_YOUR TASK_.
Repeat the records below exactly as they appear, leaving out any pictures.

Scraped caption text data
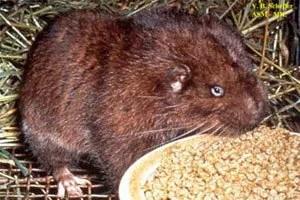 Beaver baiting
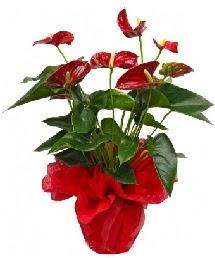 Antorium saksı çiçeği çiçekçi Dikmen çiçek servisi , çiçekçi adresleri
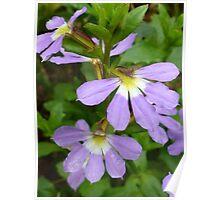 Fan flower Poster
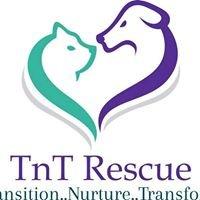 TnT Small Animal Rescue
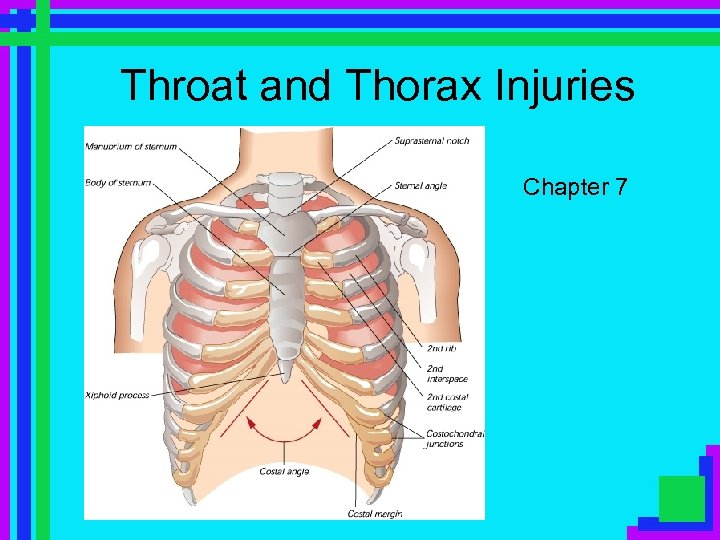 Throat and Thorax Injuries Chapter 7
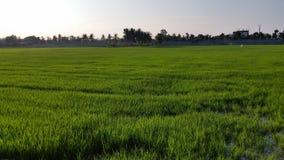 Πράσινος τομέας ρυζιού στην Ταϊλάνδη που περιμένει να συγκομίσει Στοκ Φωτογραφία
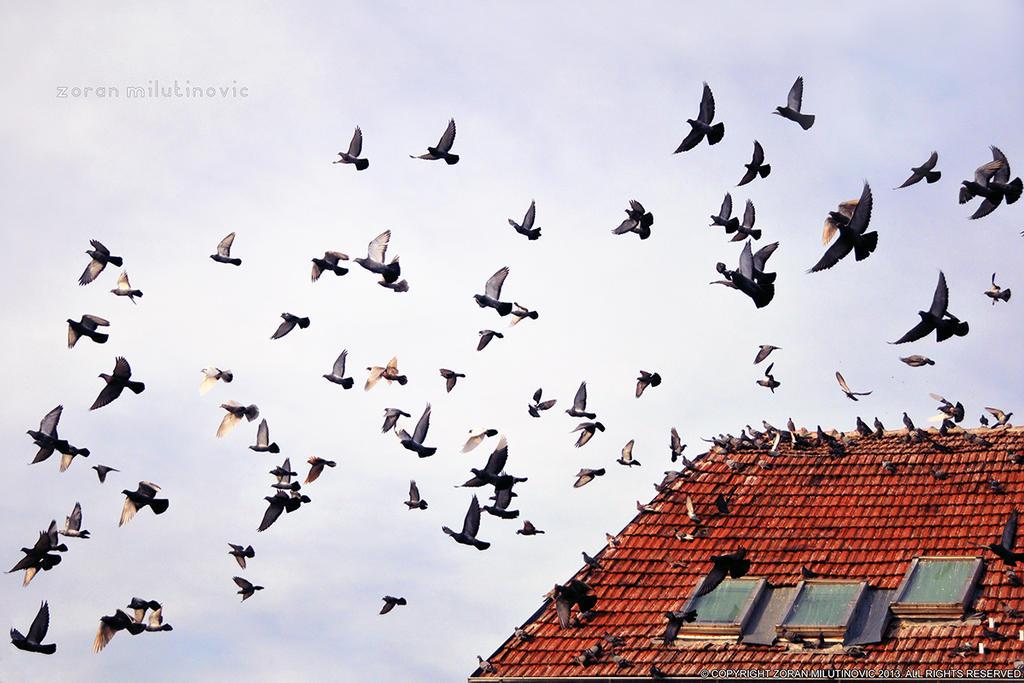 Fly away by ZoranPhoto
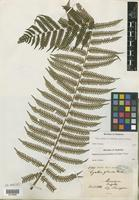 Type of Cyathea glauca E. Fourn. [family PTERIDOPHYTE]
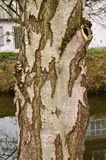 Abedul de plata Betula Pendula de la corteza de árbol Fotografía de archivo libre de regalías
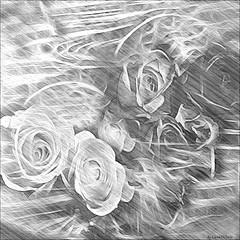 Time of roses (Cleide@.) Tags: roses brazil bw  abstract flower art texture digital photo exotic 2016 ps6 artdigital sotn awardtree cleide netartii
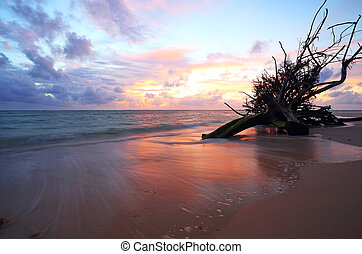 ηλιοβασίλεμα , άγονος αγχόνη , μέσα , ο , θάλασσα , σε , naiyang, παραλία , phuket , σιάμ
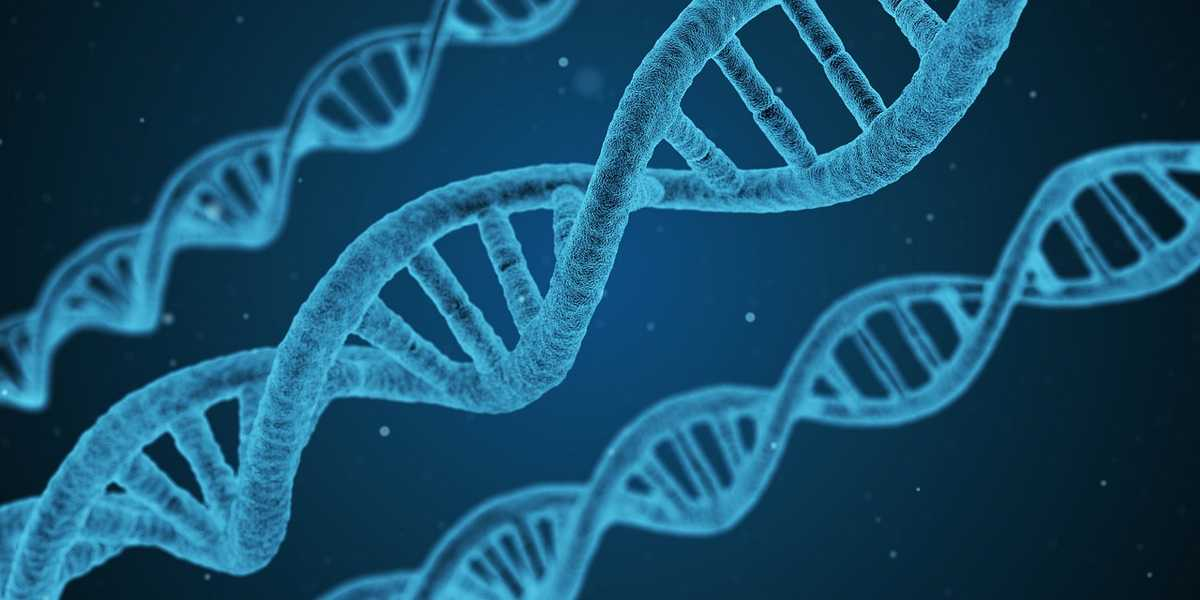 Chaîne d'ADN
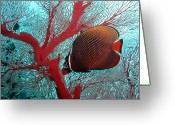 Undersea Greeting Cards - Sea Fan And Butterflyfish Greeting Card by Takau99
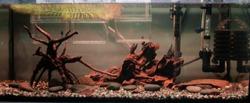 Aquarium tank with Betta Imbellis and Corydora Catfish.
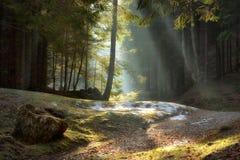 Ljusa strålar till och med träden sen höstliggande Arkivfoto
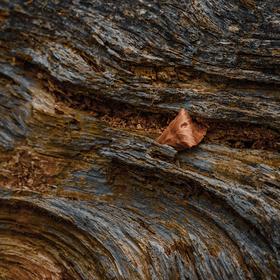Dřevěný proud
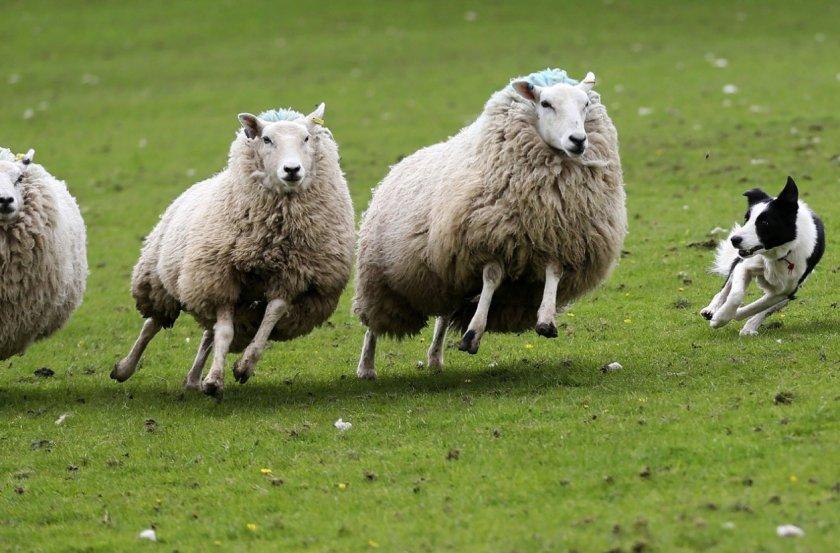 Ирландский фермер спал в поле после гибели овец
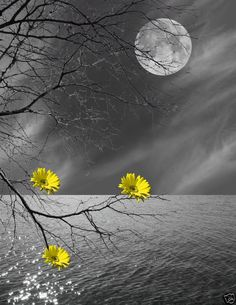 black and white pictures with a splash of yellow Splash Photography, Moon Photography, Moon Photos, Moon Pictures, Color Splash, Color Pop, Colour, Shoot The Moon, Sunflower Art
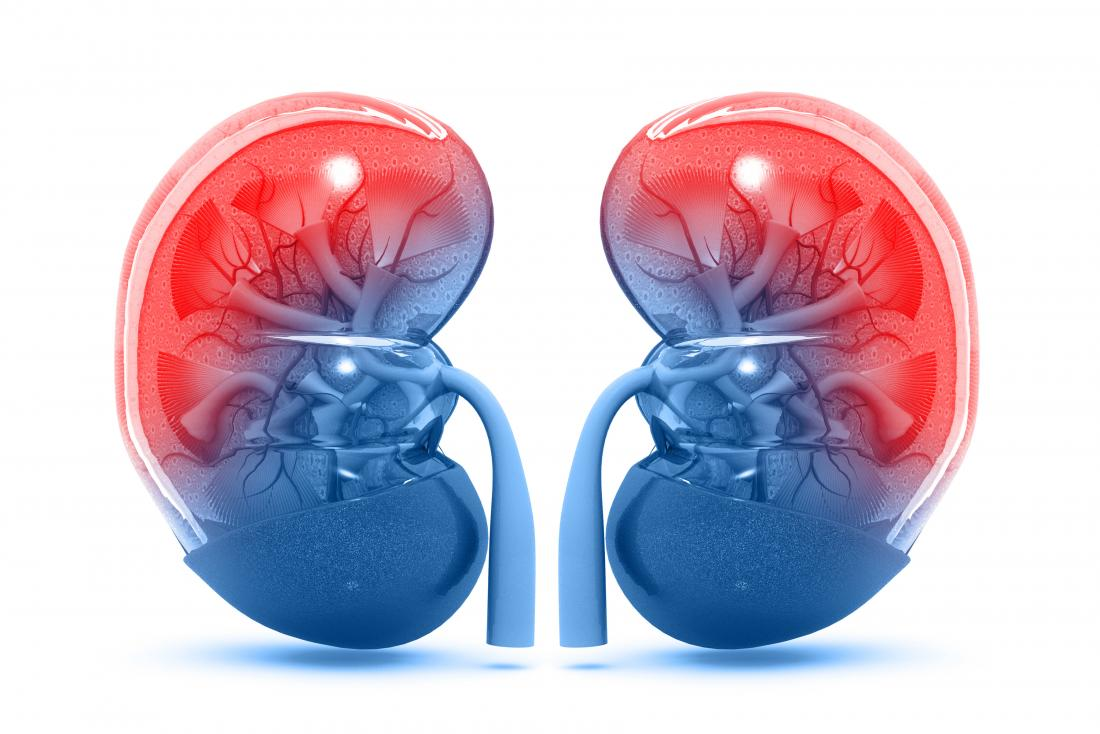 Kidneys: Structure, function, and diseases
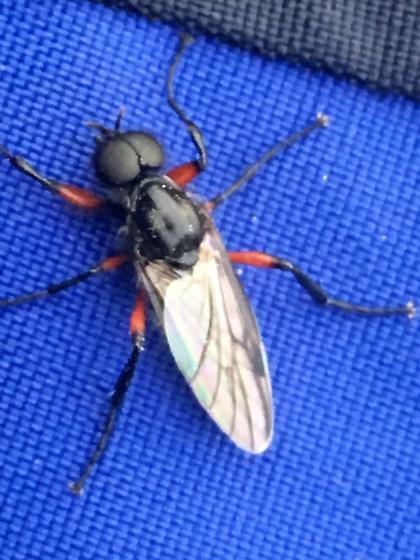 Neorthacheta dissimilis? - Bibio femoratus - male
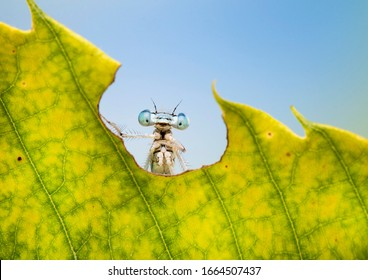 funny animal looks out of the letter. A funny dragonfly with big eyes on a cool colored background. Macro nature image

_RESPONSE TO THIS EXERCISE_.
 Beaver baiting
 Antorium saksı çiçeği çiçekçi Dikmen çiçek servisi , çiçekçi adresleri
 Fan flower Poster
 TnT Small Animal Rescue
 Throat and Thorax Injuries Chapter 7
 Πράσινος τομέας ρυζιού στην Ταϊλάνδη που περιμένει να συγκομίσει Στοκ Φωτογραφία
 Fly away by ZoranPhoto
 Type of Cyathea glauca E. Fourn. [family PTERIDOPHYTE]
 Abedul de plata Betula Pendula de la corteza de árbol Fotografía de archivo libre de regalías
 Time of roses (Cleide@.) Tags: roses brazil bw  abstract flower art texture digital photo exotic 2016 ps6 artdigital sotn awardtree cleide netartii
 ηλιοβασίλεμα , άγονος αγχόνη , μέσα , ο , θάλασσα , σε , naiyang, παραλία , phuket , σιάμ
 Chaîne d'ADN
 Undersea Greeting Cards - Sea Fan And Butterflyfish Greeting Card by Takau99
 Aquarium tank with Betta Imbellis and Corydora Catfish.
 Ljusa strålar till och med träden sen höstliggande Arkivfoto
Dřevěný proud
 Ирландский фермер спал в поле после гибели овец
 black and white pictures with a splash of yellow Splash Photography, Moon Photography, Moon Photos, Moon Pictures, Color Splash, Color Pop, Colour, Shoot The Moon, Sunflower Art
 Kidneys: Structure, function, and diseases
 Neorthacheta dissimilis? - Bibio femoratus - male
 funny animal looks out of the letter. A funny dragonfly with big eyes on a cool colored background. Macro nature image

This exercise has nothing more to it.